LEAP Panel Addresses Marine Ecosystem Health

The Law, Ethics & Animals Program (LEAP) hosted New York University’s Dr. Jennifer Jacquet, University of Washington’s Dr. Tabitha Mallory, and University of British Columbia’s Dr. Daniel Pauly for a webinar discussion of the future of marine ecosystem health in the face of climate change and industrial overfishing.

Their September 2, 2020 talk, “Shrinking, Gasping, & Disappearing Fish,” was cosponsored by the Yale Sustainable Food Program, the Yale Environmental Law Association, the Yale Animal Law Society, the Yale Institute for Biospheric Studies, and the Environmental Protection Clinic at the Yale Law School. Chris Ewell ’22 a LEAP student fellow, served as moderator. The panel was the first installment in LEAPS’s 2020-2021 speaker series, “One Health: The Inseparable Fates of Animals, Humans, and the Planet.”
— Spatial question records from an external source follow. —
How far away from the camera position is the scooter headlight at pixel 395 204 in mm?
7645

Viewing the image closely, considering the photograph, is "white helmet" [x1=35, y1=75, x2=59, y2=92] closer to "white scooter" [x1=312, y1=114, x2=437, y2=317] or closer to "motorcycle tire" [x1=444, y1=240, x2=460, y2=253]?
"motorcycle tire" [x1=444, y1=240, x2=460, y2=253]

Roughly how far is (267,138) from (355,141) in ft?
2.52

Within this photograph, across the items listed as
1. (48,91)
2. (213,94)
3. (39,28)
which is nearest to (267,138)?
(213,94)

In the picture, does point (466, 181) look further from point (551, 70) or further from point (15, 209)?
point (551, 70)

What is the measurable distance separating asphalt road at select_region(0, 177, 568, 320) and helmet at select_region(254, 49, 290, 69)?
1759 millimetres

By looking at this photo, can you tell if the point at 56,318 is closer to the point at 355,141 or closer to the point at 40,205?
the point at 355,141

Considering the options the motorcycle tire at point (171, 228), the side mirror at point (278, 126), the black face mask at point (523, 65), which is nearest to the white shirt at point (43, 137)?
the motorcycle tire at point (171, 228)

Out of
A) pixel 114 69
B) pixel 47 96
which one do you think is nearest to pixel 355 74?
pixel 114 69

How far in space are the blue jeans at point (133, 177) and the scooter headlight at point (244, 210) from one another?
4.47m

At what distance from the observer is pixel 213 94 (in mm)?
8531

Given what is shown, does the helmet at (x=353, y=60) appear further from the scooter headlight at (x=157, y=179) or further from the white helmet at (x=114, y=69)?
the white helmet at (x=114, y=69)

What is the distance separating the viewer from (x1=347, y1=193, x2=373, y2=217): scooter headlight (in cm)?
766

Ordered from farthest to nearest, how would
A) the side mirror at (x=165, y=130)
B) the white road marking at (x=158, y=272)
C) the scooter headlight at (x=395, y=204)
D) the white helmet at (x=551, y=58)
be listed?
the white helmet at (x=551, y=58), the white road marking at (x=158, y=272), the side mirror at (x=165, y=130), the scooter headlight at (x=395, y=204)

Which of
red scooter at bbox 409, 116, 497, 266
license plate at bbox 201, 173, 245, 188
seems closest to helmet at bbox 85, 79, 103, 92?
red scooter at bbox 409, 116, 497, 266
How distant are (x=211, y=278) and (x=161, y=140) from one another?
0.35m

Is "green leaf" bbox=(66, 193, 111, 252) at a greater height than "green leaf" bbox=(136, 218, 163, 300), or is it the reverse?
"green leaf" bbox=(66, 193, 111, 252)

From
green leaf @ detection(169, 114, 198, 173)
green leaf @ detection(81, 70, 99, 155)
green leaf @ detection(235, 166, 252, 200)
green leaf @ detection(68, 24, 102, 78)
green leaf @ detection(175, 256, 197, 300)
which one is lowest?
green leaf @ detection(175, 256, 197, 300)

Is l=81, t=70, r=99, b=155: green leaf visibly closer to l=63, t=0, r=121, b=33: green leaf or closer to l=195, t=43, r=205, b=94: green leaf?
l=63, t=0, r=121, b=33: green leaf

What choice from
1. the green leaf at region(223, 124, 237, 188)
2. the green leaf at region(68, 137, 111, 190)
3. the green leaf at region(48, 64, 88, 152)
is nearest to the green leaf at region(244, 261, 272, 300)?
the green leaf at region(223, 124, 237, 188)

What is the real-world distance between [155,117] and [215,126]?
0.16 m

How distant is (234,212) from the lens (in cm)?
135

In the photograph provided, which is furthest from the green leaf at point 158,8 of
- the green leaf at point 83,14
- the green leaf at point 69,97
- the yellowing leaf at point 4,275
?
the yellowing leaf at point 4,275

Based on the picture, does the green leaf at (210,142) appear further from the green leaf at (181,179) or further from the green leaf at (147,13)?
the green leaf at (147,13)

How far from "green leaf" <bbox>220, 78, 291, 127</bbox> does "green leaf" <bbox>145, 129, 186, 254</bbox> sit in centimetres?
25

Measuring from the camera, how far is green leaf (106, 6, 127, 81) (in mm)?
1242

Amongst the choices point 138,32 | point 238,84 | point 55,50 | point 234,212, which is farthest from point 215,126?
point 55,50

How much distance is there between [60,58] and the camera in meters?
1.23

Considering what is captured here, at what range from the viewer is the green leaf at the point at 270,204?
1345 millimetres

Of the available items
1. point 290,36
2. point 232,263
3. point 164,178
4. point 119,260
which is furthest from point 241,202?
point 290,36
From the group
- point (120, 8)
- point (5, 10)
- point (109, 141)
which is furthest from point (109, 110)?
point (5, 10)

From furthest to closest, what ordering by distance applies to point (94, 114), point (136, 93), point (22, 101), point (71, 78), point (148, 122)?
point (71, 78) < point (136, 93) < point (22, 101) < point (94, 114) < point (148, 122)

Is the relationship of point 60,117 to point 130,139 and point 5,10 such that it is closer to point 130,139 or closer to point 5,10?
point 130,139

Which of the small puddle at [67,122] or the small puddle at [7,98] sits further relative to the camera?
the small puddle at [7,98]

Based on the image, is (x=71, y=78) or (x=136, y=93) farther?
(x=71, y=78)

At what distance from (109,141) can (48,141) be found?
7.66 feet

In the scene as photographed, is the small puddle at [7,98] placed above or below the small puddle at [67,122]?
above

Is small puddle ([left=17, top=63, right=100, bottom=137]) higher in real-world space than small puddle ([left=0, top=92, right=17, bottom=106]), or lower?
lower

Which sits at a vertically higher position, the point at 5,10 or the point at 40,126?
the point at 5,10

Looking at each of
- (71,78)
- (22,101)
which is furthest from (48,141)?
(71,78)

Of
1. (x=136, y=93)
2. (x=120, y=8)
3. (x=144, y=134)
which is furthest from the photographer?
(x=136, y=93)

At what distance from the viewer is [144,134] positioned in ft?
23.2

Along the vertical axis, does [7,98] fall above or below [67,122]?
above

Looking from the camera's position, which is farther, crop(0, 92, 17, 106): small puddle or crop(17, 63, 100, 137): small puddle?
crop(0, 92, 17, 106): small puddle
Pauly, who runs the Sea Around Us project at UBC, discussed the ways that climate change is altering the physiology and ecology of fish. As water heats up, the amount of dissolved oxygen in it falls, even as fishes require more oxygen to maintain their bodyweight. The gap between the necessary amount of oxygen and the available oxygen shrinks the fish — and rather than suffer that shrinkage, marine life will flee warmer waters to seek their ideal temperatures. In the current period of ocean warming, “essentially, they leave the tropics.” Already, fish that used to have habitats in Florida have moved northwards to New York. The future, Pauly concluded, will see coldwater species near the poles disappear as fewer and fewer fish occupy the tropical bands of the ocean.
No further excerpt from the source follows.